During a meeting of the National Coordination Committee (NCC) where the implementation of foreign-funded projects was being discussed, some rather unconventional ideas were put forth. In a bid to accelerate work on development projects that are behind schedule in Khyber Pakhtunkhwa and Balochistan, the federal government has decided to keep a physical check on their progress through satellite-based monitoring.

The inclusion of technology to streamline processes and increase efficiency is always a welcome move, but the feasibility of measures is something that needs to be taken into consideration as well. As per reports, a three-pronged approach will be adopted to keep track of these projects, which would entail physical verification via the Pakistan Space and Upper Atmosphere Research Commission’s (Suparco) satellites, financial tracking and prioritisation of fast-moving projects over slow-moving ones, and the use of Gantt charts to monitor project timelines and ensure timely completion of objectives.

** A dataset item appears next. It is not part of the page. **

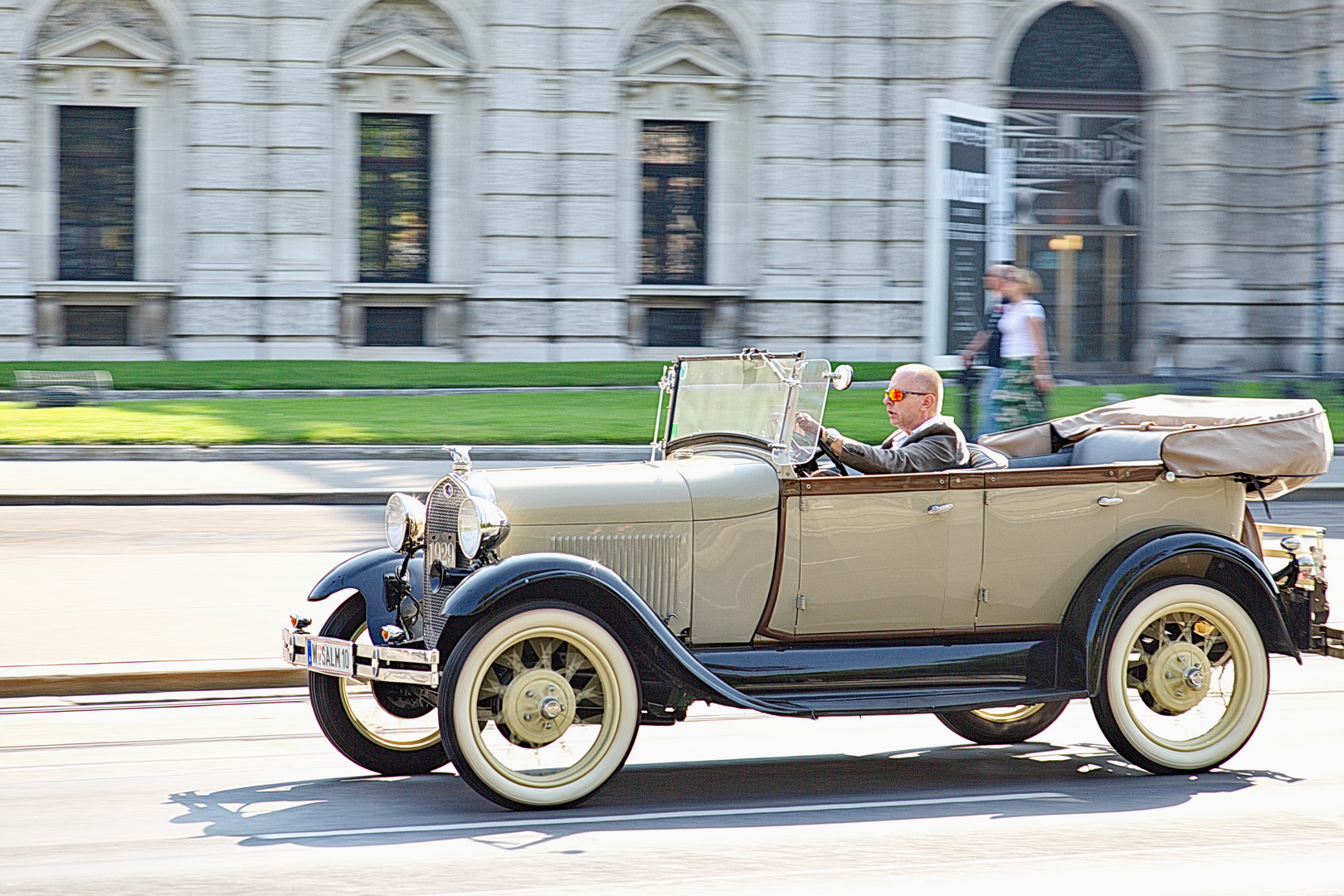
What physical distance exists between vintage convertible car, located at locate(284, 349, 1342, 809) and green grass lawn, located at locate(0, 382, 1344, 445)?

While the intention to ensure smoother implementation of projects is well received, one wonders if the government needs to reinvent the wheel for what is considered to be a routine task of project management. Of course, the completion of projects has been a longstanding issue because of inefficient organisational structures and poor allocation of resources. However, these issues can be remedied through increased public scrutiny and transparency.

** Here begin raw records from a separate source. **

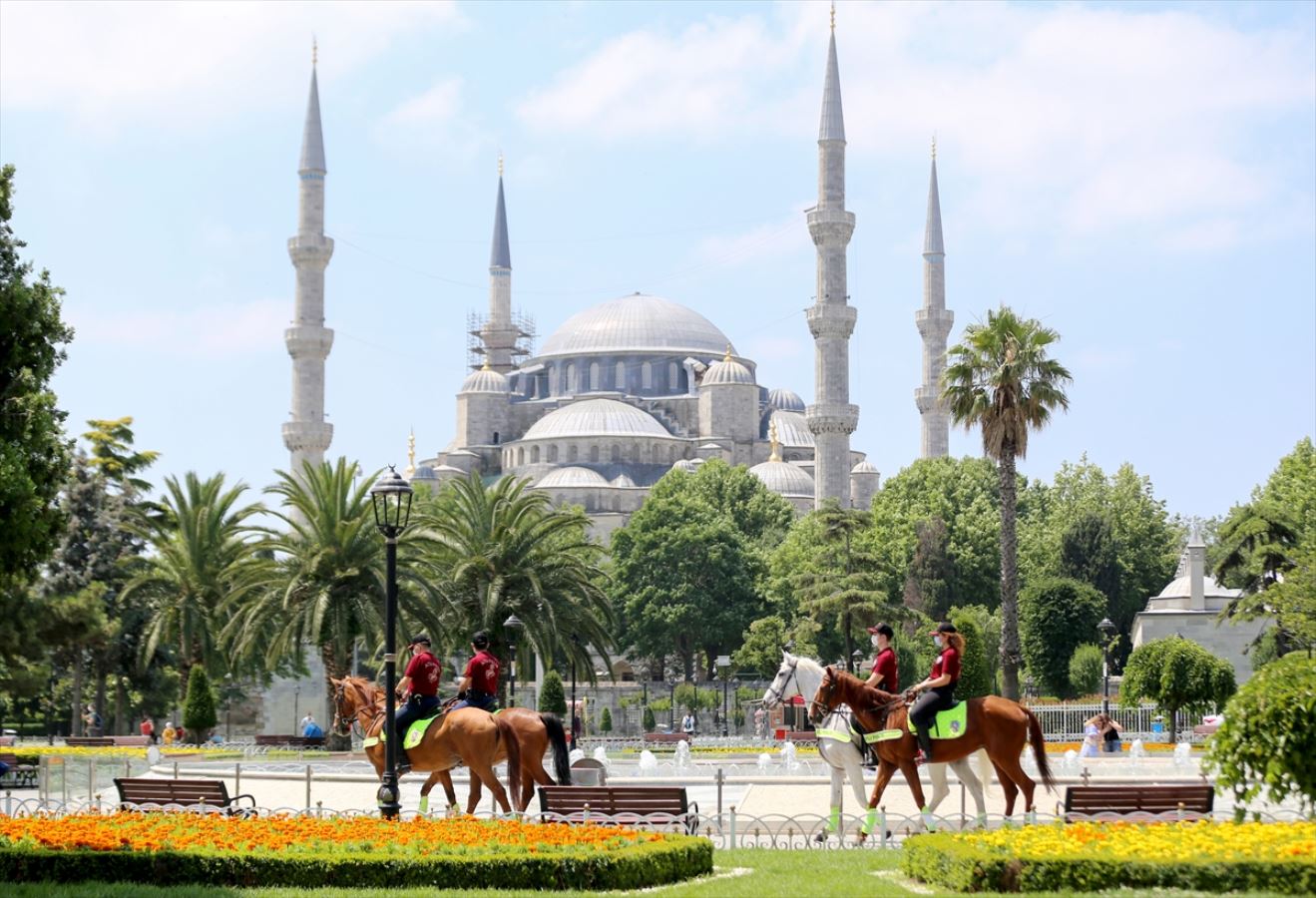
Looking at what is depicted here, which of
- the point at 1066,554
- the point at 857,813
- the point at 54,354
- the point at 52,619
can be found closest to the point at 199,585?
the point at 52,619

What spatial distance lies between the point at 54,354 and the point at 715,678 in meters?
42.6

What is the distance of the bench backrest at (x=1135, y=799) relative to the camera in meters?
13.3

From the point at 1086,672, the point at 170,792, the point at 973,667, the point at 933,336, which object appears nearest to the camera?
the point at 170,792

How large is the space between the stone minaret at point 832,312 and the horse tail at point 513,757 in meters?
50.4

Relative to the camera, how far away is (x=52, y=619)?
2889 centimetres

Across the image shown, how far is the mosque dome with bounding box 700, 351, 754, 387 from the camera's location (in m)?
93.8

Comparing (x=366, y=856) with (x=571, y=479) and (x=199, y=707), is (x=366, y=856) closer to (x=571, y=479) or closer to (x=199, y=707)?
(x=199, y=707)

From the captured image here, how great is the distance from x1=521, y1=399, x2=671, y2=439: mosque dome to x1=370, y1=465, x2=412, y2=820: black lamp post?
73.9 metres

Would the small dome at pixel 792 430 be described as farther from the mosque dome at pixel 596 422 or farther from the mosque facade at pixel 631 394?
the mosque dome at pixel 596 422

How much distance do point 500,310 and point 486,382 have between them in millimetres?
7828

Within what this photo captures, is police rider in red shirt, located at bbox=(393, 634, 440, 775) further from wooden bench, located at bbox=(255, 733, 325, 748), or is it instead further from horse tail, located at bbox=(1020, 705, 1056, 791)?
wooden bench, located at bbox=(255, 733, 325, 748)

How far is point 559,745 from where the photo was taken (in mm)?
15664

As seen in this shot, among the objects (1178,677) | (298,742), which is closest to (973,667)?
(1178,677)

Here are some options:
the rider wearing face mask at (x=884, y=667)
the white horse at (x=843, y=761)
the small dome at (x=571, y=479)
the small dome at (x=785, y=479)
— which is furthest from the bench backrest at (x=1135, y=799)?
the small dome at (x=571, y=479)
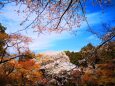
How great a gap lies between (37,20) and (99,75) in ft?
68.9

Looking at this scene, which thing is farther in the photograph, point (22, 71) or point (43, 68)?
point (43, 68)

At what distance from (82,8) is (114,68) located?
19.4 meters

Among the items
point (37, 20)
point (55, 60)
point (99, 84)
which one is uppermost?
point (55, 60)

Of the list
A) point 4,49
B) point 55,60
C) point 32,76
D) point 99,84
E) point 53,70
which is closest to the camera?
point 99,84

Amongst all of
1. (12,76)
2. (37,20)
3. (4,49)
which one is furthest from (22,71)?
(37,20)

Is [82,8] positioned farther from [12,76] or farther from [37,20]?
[12,76]

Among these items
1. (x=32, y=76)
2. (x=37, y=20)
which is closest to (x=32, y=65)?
(x=32, y=76)

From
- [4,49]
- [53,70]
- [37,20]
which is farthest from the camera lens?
[53,70]

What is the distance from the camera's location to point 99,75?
27312 millimetres

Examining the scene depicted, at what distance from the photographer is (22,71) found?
111ft

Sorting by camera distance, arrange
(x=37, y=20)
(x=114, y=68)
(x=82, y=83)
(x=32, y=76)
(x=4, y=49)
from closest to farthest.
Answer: (x=37, y=20), (x=114, y=68), (x=82, y=83), (x=4, y=49), (x=32, y=76)

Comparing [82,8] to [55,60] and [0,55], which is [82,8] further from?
[55,60]

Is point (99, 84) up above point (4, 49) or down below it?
below

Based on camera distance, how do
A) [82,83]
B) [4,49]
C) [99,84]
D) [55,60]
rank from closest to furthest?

Non-sensitive data related to the projects can be shared with the public and journalists so they can keep track of the progress against Key Performance Indicators. Also, the other measures stated regarding financial tracking and using Gantt charts are elementary in nature, and one must question why they were not already in place before.

Though no financial details have been revealed regarding this new monitoring system, one hopes that this initiative delivers and does not end up being a gimmick. There are already established and proven procedures for project management that are currently in wide practice, from CSOs to the private sector. Perhaps the government should consider these before reaching for the final frontier.